Complaint seeks to recover $618.50 for services rendered on express contract. No reference is made to Stats. 1925, p. 226, allowing penalty for default. Decision shows clearly $300 of judgment is penalty. Question is whether court had authority to render judgment for penalty, not only without any allegation therefor, but contrary to allegations. If judgment is not supported by complaint it will be reversed. Frevert v. Henry, 14 Nev. 191; Marshall v. Hymers, 16 Nev. 156.


Complaint alleged employment, wages, nonpayment, demand, and refusal. Legislature has said when these facts exist laborer may recover penalty not to exceed $300 as liquidated damages for employer's breach. Stats. 1925, 226.

Objections to sufficiency of complaint are in nature of demurrer. Complaint will be supported by every legal intendment after judgment on merits.

Appeal is on judgment roll alone. If any error exists it must appear therein.

OPINION


This case was formerly before us on a motion to dismiss the appeal and to strike certain parts of the record. On the determination of the motion all portions of the record on appeal except the certified copy of the judgment roll, the notice of appeal, undertaking on appeal, and order of the trial court denying respondent's motion to modify judgment were struck from the record. Bowers v. Charleston Hill National Mines, Inc., 50 Nev. 99, 251 P. 721. Consequently the case is before us on the judgment roll alone.

(Web data with image captions)

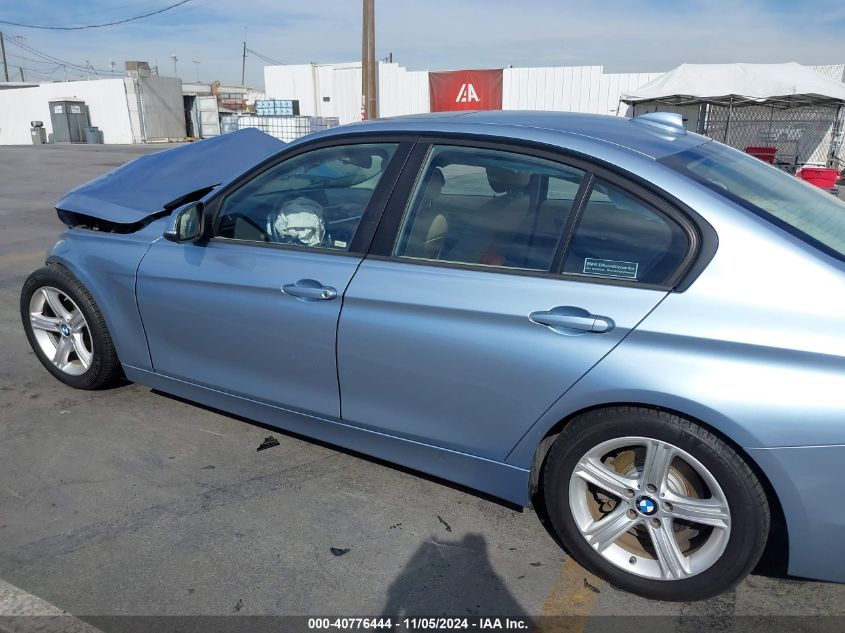 2015 BMW 328I VIN: WBA3C1C52FP853756 Lot: 40776444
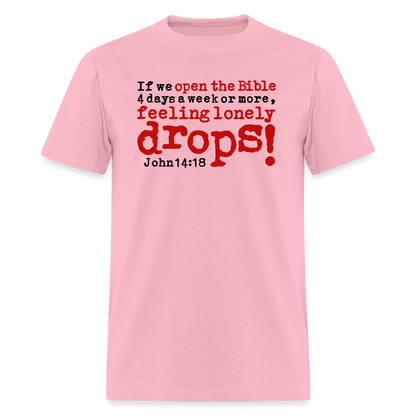 Open Bible Lonely Drops - pink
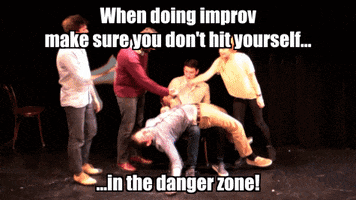 hoffman slap hoffman phit self slap GIF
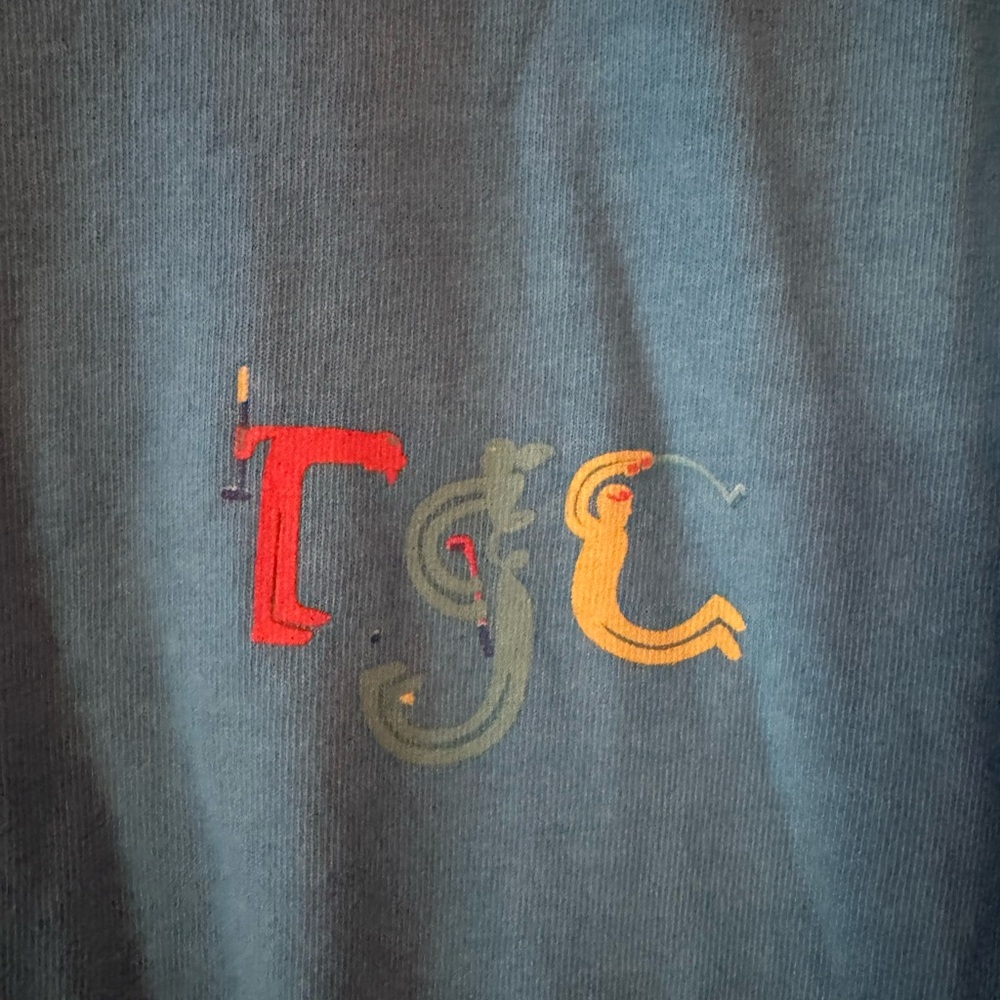 Random Golf Club tee - Picture 2 of 3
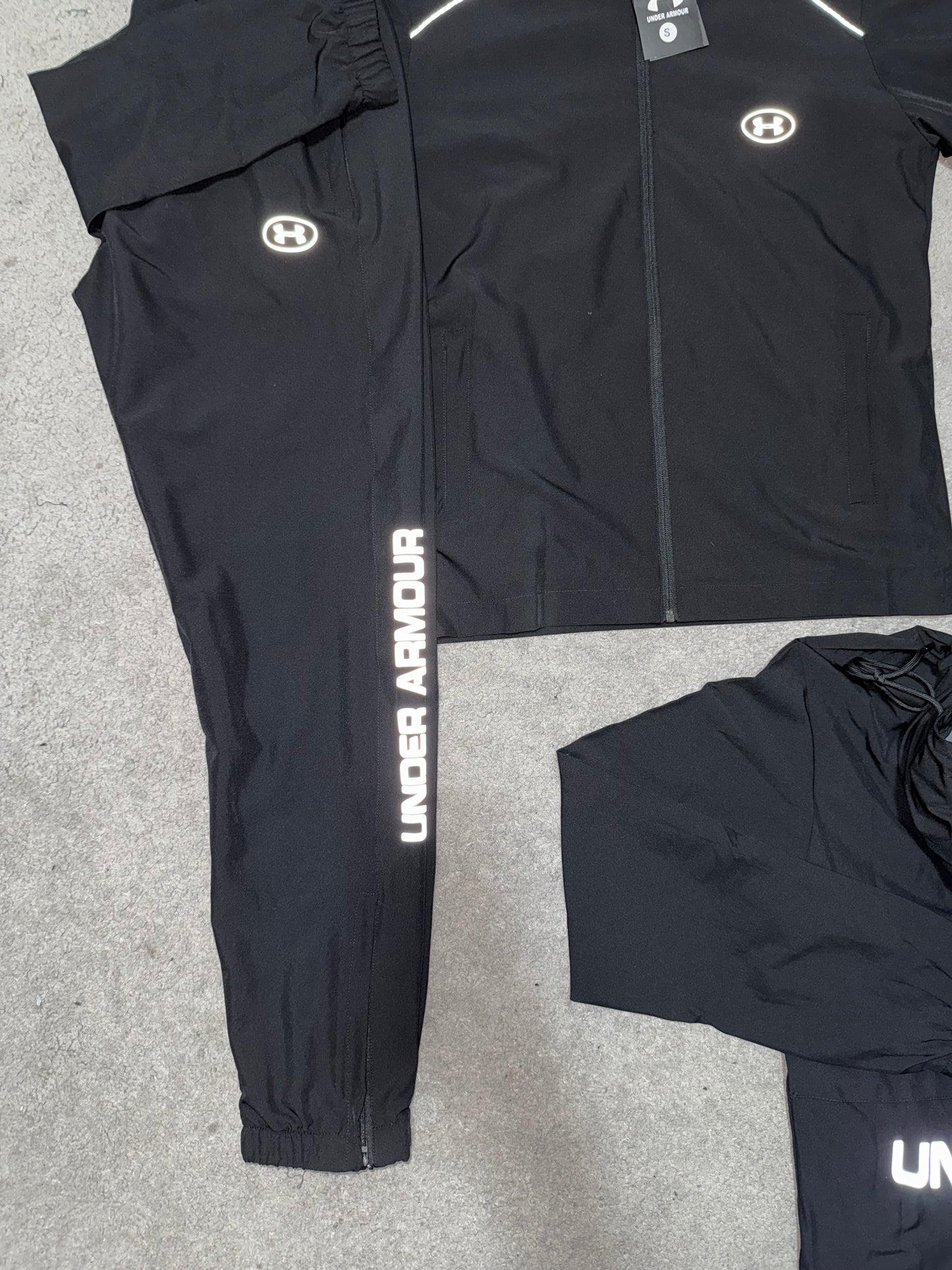 CHANDAL UNDER ARMOUR 2025 🔥 CALIDAD 1.1 🥵 BRILLA CON EL FLASH 📸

• _Exercise A_: Reproduce the part of the wage-claim appeal text that begins at the words "This case was" and stops after "the judgment roll alone.".
• _Exercise B_: Go on with the wage-claim appeal text, picking up after its last sentence.

• _Written response A_:
This case was formerly before us on a motion to dismiss the appeal and to strike certain parts of the record. On the determination of the motion all portions of the record on appeal except the certified copy of the judgment roll, the notice of appeal, undertaking on appeal, and order of the trial court denying respondent's motion to modify judgment were struck from the record. Bowers v. Charleston Hill National Mines, Inc., 50 Nev. 99, 251 P. 721. Consequently the case is before us on the judgment roll alone.

• _Written response B_:
The complaint alleges that the plaintiff, respondent here, performed work, labor, and services for defendant at its special instance and request, as a laborer and miner in and upon the premises of the defendant, for which defendant promised to pay him the sum of $618.40; that no part of said sum has been paid; that the same is now due, owing, and unpaid; that more than five days before the commencement of the action plaintiff made demand for the payment of said sum; and that defendant failed, neglected, and refused to pay the same. The complaint also alleges that plaintiff has been compelled to employ counsel to commence this action for the collection of the same, and that $250 is a reasonable sum to be allowed to plaintiff as counsel fees herein.

Briefly stated, the answer denies the performance of the services alleged except to the extent of 11 days at the agreed price of $5 per day, making a total sum of $55, which it admits has not been paid. It is alleged that the sum of $565 included in the sum alleged in the complaint was for services rendered by plaintiff in extending a tunnel on defendant's property for one John Gunnori; that defendant was not a party to the contract for services in extending said tunnel; and that said Gunnori in making the same acted for himself and not as the agent of the company; that prior to the commencement of this action plaintiff demanded the payment of said $565 from said Gunnori, who refused to pay the same. The answer also contains a counterclaim for the sum of $70 alleged as a reasonable rental for one of the defendant's buildings situated on said property and occupied by plaintiff and his family during the time that Gunnori was working for plaintiff in extending said tunnel under the contract; and for the further sum of $50 as the reasonable value of work and services furnished by defendant at plaintiff's request and for the use and benefit of plaintiff.

The trial court found that there was a balance due the plaintiff from defendant for work and labor in the amount of $53.40. It is also found that plaintiff entered into a contract with Gunnori to extend said tunnel to the premises of the defendant, for which work and labor he claimed $545, and that defendant herein did not employ plaintiff to do said work and was not liable for the same.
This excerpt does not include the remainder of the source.